Но если я цитирую из заграничной печати то, что, по критической проверке, мне кажется несомненно точным, то это не значит, чтобы я вообще доверял заграничным известиям о той эпохе. Где же больше и врут о России, как не за границей! Я и не советую читателям, не имеющим подготовки разобраться в таком мутном материале, обращаться за сведениями к тенденциозным изданиям. Но собственно меня они не легко обманут. Думаю, что впоследствии, когда явится история движения 70-80-х годов, к моему рассказу многое добавится, но едва ли его изменит в чем-либо мало-мальски существенном.
2 июня 1895 г.
I
Несмотря на близость к нам эпохи 1881 года, события того времени уже начинают довольно сильно изглаживаться из памяти общества. Борьба партий захватывает у нас лишь верхние слои общества, не проникая далеко в его глубину. Поэтому устное предание о фактах политической борьбы не может отличаться ни широтой, ни прочностью.
Между тем литературных источников для ознакомления с эпохой — еще слишком свежей, — понятно, пока еще очень немного, да и те большей частью недоступны для публики. Таким образом, пережитый тогда и очень, очень дорого стоивший опыт во многом, к сожалению, забывается.

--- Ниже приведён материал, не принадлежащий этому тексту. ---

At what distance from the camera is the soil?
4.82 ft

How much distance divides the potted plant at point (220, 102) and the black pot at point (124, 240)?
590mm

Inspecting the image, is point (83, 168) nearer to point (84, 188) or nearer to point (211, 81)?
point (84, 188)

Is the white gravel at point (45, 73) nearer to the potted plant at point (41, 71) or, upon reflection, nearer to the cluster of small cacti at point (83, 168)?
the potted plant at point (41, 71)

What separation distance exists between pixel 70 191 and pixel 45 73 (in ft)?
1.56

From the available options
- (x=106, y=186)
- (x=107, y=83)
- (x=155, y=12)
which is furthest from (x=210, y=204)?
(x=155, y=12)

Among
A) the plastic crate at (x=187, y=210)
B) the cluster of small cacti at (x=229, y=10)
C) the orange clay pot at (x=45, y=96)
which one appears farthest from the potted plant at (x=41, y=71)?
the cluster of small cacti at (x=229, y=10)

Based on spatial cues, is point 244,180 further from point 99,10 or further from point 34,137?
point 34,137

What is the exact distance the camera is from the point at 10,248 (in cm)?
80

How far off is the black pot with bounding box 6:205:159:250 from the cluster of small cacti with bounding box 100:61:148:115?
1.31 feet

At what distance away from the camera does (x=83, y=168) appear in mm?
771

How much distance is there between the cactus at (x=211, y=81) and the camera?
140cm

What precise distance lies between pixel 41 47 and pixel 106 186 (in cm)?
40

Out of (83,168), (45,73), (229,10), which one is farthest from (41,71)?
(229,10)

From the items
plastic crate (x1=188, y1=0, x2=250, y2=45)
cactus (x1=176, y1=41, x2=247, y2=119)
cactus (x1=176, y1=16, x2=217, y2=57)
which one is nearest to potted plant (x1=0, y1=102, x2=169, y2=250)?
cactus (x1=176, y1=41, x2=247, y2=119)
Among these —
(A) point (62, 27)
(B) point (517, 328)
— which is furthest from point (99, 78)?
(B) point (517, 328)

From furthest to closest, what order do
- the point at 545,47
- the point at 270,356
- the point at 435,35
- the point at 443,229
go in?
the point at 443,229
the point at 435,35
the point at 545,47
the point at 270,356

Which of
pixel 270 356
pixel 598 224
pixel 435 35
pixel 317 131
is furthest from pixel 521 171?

Особенно плохо знают ныне конституционные стремления того времени. Нынче уже приходится слышать со стороны либералов жалобы, будто они в эпоху 1881 года были, так сказать, “оклеветаны”, будто им были приписаны замыслы, которых они в действительности не имели. Так ли это? Можно допустить, что многие из них тогда не сознавали внутренней логики своих стремлений. Но ведь и большая часть революционеров точно так же сначала не сознавала, к чему они придут в конце концов. Эта бессознательность может служить оправдывающим или смягчающим обстоятельством для лиц, но никак не для программ, идей и стремлений. Можно примириться с человеком, который не ведал, что творил. Но это личное прощение снимает ли осуждение с идей? Дозволяет ли оно воскрешение ложных или вредных программ? Между тем, оставляя в стороне всякие вопросы о личностях, о том, чего они думали достигнуть, мы должны признать несомненным историческим фактом, что либеральные стремления эпохи 1881 года вели к ограничению самодержавия и к созданию строя конституционного. В этом отношении либералы того времени не только не “оклеветаны”, но скорее недостаточно осуждены общественным мнением глубоко монархической страны. Ибо эти люди (не касаюсь степени их сознательности) подготовляли во всяком случае такую же узурпацию, как и революционеры, в формах хотя и более приличных, но, пожалуй, еще более неисправимо вредных.